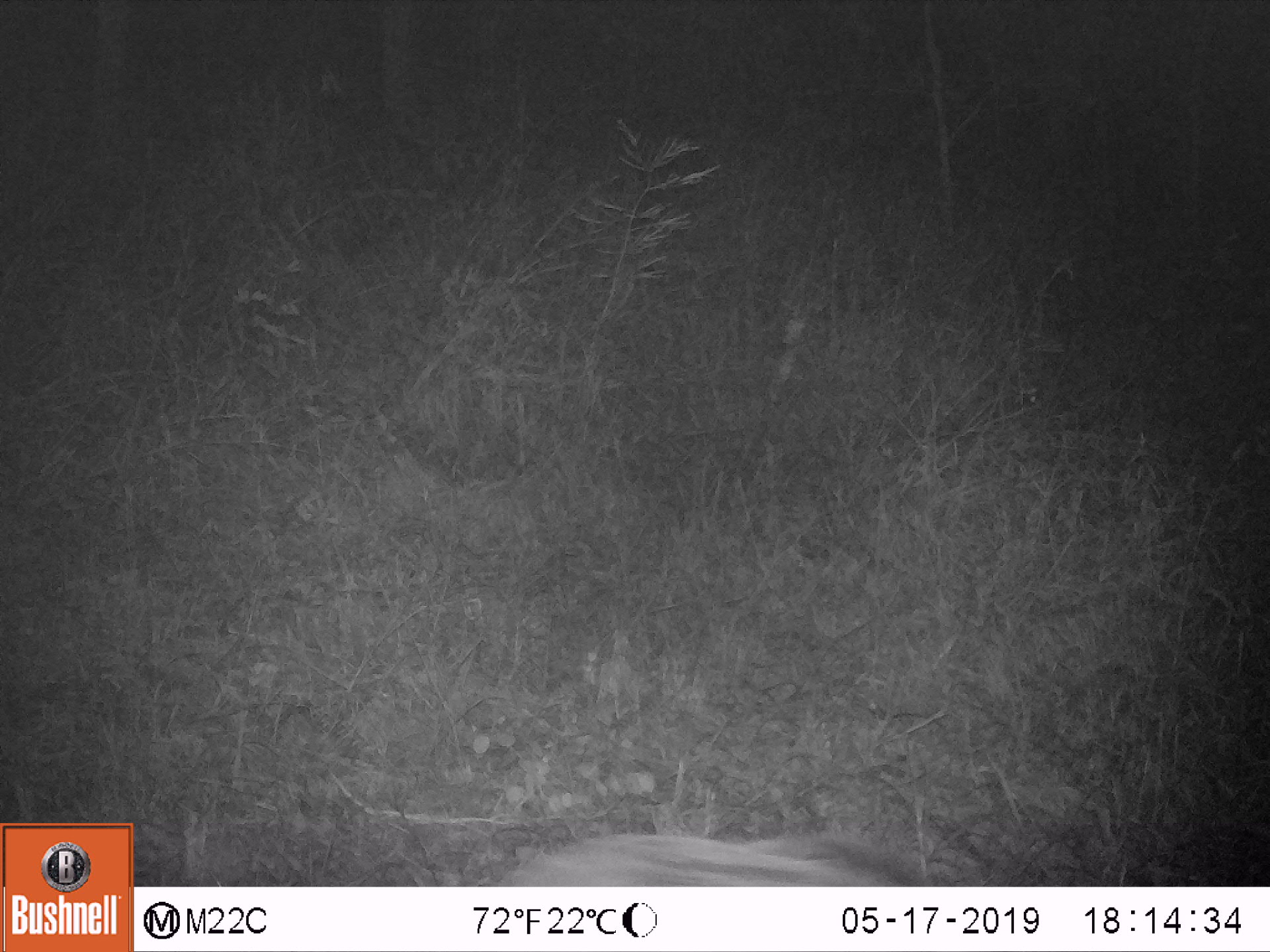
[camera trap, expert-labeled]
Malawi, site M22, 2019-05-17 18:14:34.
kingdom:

****************

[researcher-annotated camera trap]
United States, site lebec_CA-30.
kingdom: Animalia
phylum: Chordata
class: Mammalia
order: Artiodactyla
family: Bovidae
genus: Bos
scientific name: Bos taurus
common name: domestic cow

****************

_Problem description_: Using the records above, find and show each line with the string "site".

_Finished task_:
Malawi, site M22, 2019-05-17 18:14:34.
United States, site lebec_CA-30.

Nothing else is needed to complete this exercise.